» **DIRECTIONS FOR THIS TASK**
Rewrite the lines from the one containing "At what camera" through the one containing "which is furthest from the point at 416,216?", inclusive, swapping "camera distance" for "depth" and changing nothing else.

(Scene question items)
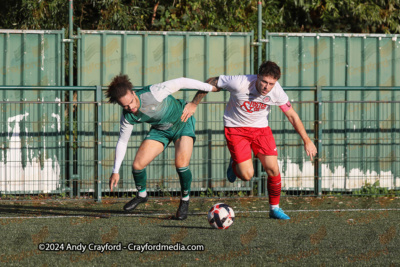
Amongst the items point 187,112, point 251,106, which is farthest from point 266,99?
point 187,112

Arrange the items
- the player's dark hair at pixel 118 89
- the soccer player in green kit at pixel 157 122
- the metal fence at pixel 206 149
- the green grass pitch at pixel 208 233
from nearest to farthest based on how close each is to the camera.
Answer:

==

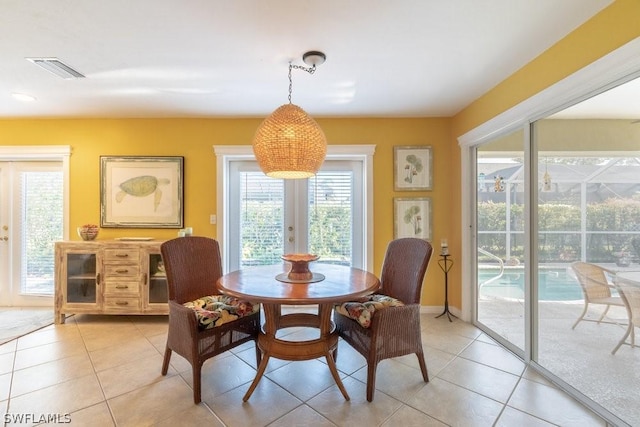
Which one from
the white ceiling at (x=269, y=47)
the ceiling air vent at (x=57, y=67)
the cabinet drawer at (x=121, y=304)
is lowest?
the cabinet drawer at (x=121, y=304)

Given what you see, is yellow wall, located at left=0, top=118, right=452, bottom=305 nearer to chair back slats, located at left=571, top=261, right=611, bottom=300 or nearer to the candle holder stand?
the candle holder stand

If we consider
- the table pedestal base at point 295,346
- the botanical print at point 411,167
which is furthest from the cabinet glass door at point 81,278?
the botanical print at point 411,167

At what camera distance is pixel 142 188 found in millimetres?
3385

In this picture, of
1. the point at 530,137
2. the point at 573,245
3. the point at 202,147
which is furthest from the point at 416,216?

---

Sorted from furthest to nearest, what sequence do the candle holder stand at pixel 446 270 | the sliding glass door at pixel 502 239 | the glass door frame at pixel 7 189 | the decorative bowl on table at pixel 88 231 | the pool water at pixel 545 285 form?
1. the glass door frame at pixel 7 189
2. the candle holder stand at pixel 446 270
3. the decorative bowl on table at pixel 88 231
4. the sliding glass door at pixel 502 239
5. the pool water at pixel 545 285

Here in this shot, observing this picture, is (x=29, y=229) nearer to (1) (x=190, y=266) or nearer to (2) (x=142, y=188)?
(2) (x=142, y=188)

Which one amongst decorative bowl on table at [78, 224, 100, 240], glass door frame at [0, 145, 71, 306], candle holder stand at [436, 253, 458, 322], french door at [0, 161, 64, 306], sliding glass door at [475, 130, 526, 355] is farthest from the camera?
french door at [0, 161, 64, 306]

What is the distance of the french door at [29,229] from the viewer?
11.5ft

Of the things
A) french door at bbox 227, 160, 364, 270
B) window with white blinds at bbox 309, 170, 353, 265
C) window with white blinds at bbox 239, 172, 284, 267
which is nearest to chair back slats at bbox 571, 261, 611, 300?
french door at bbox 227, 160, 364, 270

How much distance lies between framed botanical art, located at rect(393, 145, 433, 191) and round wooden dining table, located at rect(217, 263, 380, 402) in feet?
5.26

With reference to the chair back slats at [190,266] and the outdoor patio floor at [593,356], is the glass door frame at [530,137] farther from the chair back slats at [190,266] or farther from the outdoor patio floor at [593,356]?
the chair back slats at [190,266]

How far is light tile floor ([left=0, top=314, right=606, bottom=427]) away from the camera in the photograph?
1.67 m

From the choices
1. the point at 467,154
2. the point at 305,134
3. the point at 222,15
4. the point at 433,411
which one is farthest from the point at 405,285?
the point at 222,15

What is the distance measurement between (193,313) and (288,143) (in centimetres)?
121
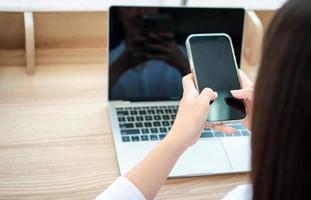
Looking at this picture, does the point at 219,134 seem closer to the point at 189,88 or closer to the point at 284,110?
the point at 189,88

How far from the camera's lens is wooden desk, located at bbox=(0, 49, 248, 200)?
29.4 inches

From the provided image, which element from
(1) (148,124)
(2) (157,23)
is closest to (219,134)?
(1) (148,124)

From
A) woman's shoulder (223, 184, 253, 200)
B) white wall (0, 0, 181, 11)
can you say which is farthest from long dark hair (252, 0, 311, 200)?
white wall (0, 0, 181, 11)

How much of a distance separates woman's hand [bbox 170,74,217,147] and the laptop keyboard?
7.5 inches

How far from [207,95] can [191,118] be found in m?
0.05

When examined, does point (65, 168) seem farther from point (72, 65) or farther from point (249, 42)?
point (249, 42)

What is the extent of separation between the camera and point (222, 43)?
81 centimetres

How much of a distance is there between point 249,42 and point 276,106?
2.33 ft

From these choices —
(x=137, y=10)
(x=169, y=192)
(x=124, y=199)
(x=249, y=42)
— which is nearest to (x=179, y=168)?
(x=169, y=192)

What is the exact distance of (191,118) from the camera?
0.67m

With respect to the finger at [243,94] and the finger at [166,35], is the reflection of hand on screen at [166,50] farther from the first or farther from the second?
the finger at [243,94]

» **RESULT OF THE EXERCISE**
At what depth is pixel 142 188 found in millimetres?
3385

In this picture, of
1. the point at 530,137
2. the point at 573,245
3. the point at 202,147
which is furthest from the point at 416,216?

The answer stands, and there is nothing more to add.